Captioned web images
_ _ _ _ _

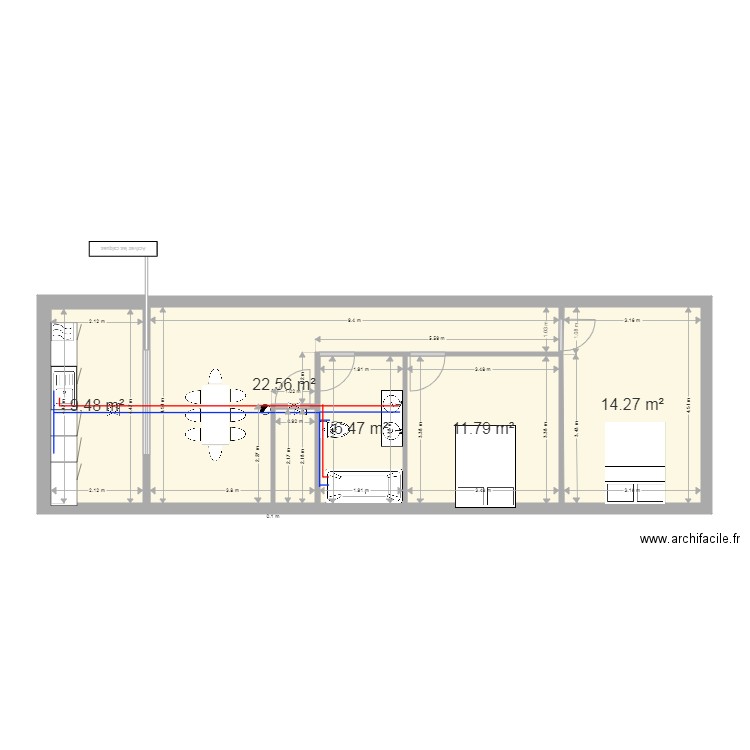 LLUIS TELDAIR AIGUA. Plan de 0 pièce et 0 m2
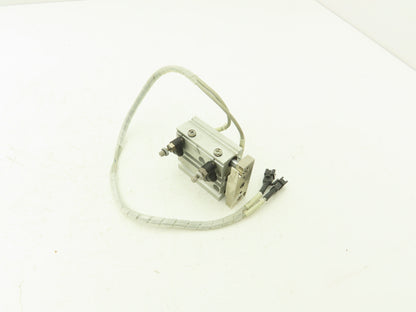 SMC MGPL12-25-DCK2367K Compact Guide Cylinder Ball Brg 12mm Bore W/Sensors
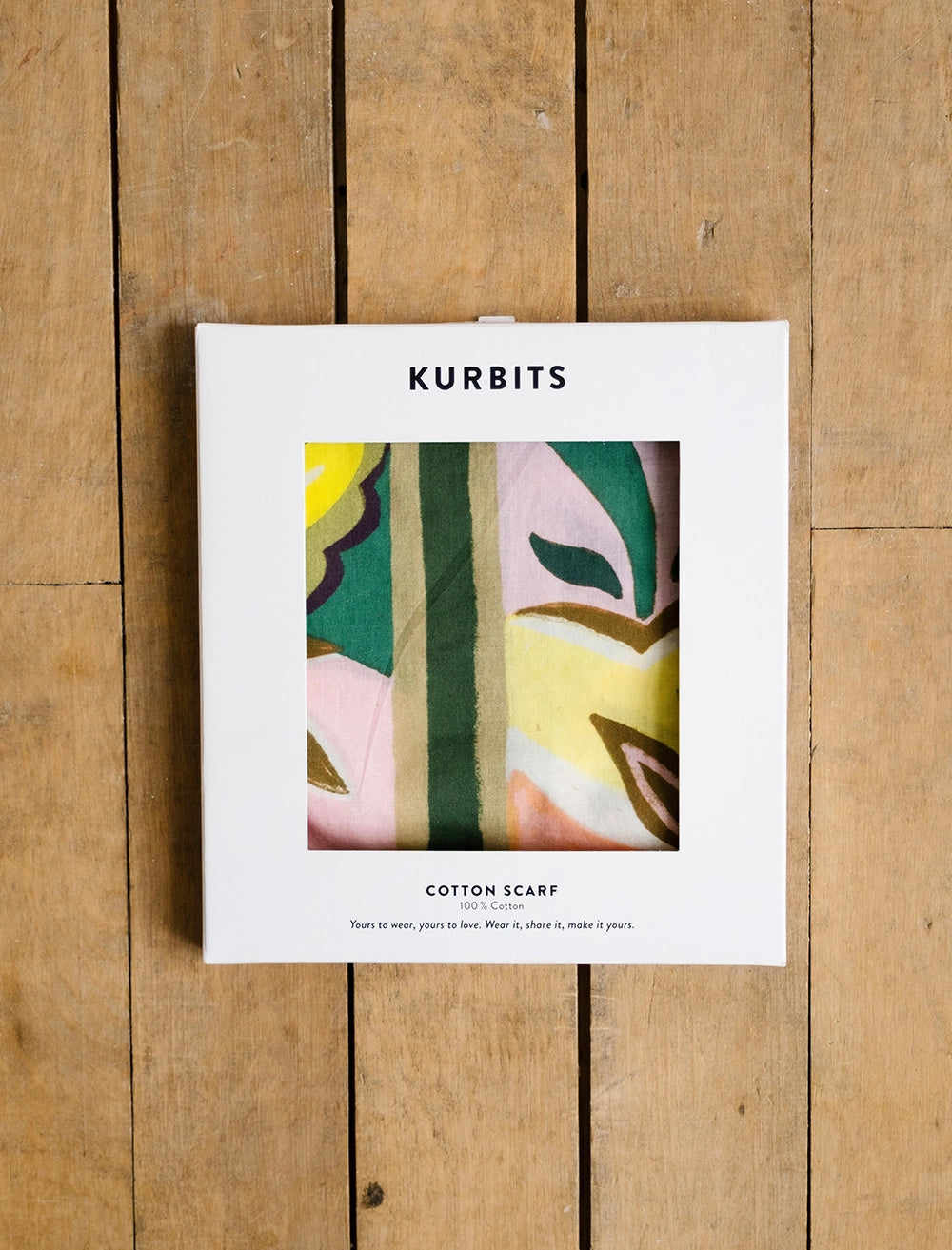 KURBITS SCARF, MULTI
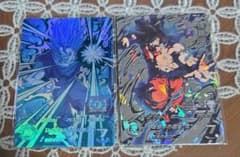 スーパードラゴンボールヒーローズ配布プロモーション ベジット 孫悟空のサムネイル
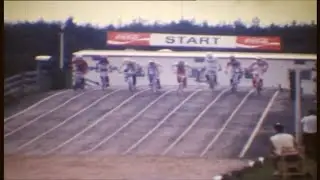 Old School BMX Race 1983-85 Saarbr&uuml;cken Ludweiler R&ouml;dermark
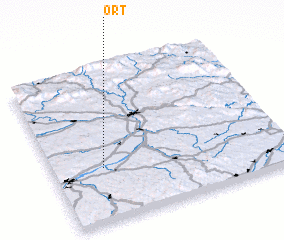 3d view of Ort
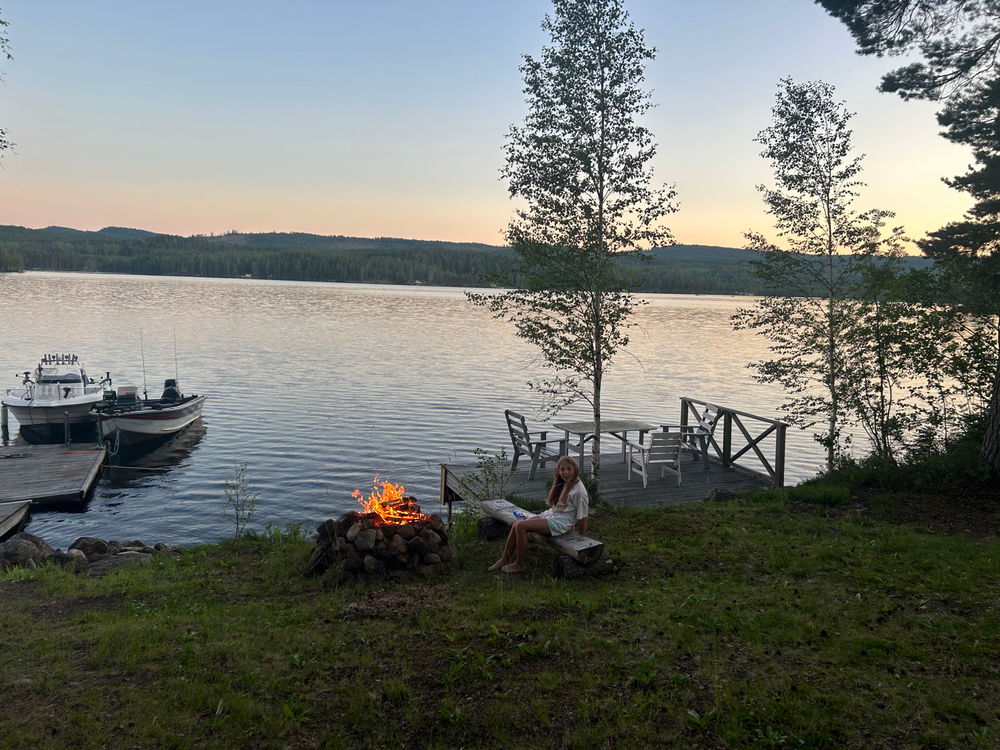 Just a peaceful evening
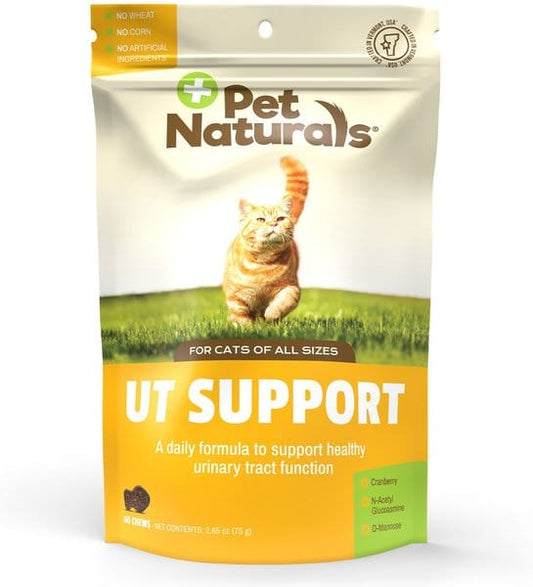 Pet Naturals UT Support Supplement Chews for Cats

_ _ _ _ _

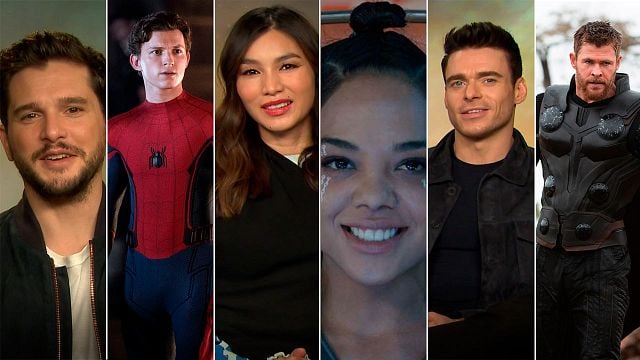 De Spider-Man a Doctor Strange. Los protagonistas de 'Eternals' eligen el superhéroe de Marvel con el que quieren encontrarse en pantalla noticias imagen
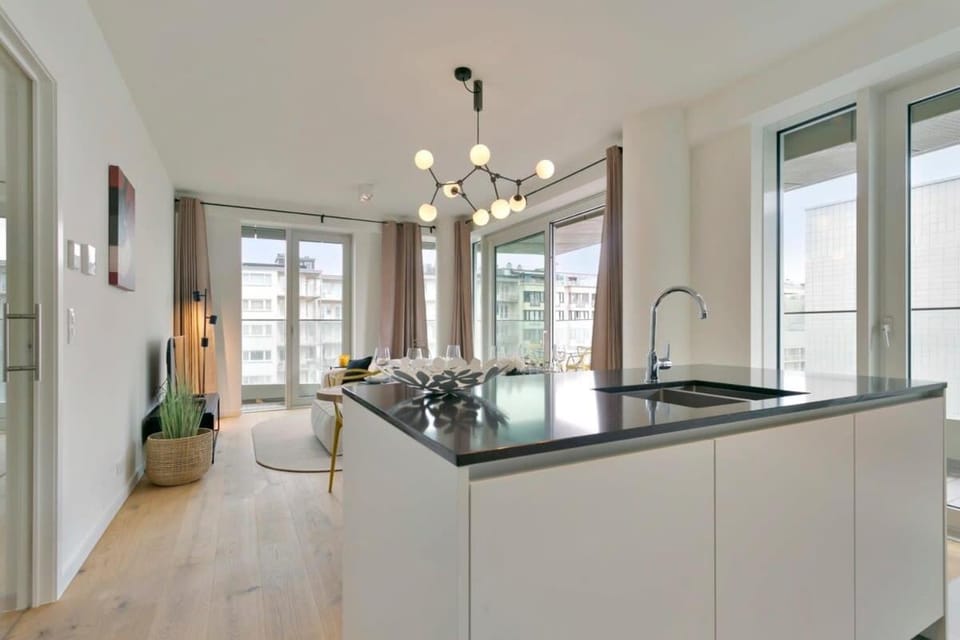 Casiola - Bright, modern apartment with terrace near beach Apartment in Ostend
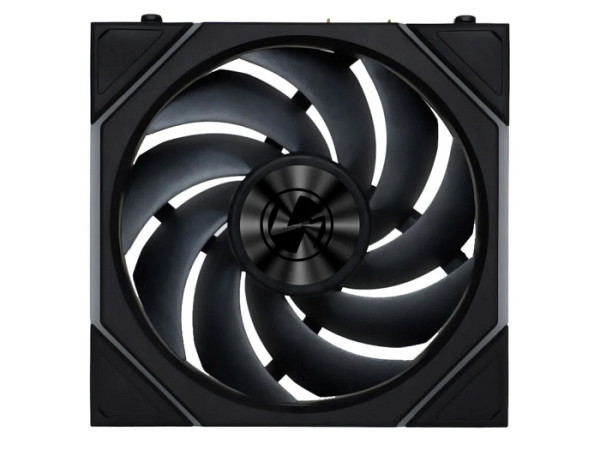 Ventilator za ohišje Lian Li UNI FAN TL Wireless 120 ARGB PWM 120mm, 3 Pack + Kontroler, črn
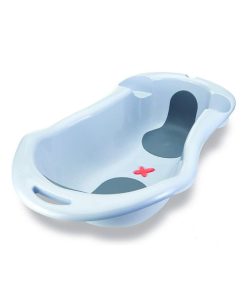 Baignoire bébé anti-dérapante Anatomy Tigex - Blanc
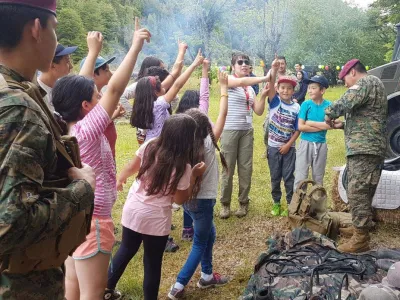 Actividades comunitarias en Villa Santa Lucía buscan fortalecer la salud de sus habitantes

_ _ _ _ _

▶ _Work to complete_
Repeat the data word for word, starting at the line that contains "LLUIS TELDAIR AIGUA. Plan de 0 pièce et 0 m2" and ending at the line that contains "Pet Naturals UT", with both of those lines included. Leave the pictures out of your answer.

▶ _Solution for this task_
 LLUIS TELDAIR AIGUA. Plan de 0 pièce et 0 m2
 SMC MGPL12-25-DCK2367K Compact Guide Cylinder Ball Brg 12mm Bore W/Sensors
 KURBITS SCARF, MULTI
 スーパードラゴンボールヒーローズ配布プロモーション ベジット 孫悟空のサムネイル
 Old School BMX Race 1983-85 Saarbr&uuml;cken Ludweiler R&ouml;dermark
 3d view of Ort
 Just a peaceful evening
 Pet Naturals UT Support Supplement Chews for Cats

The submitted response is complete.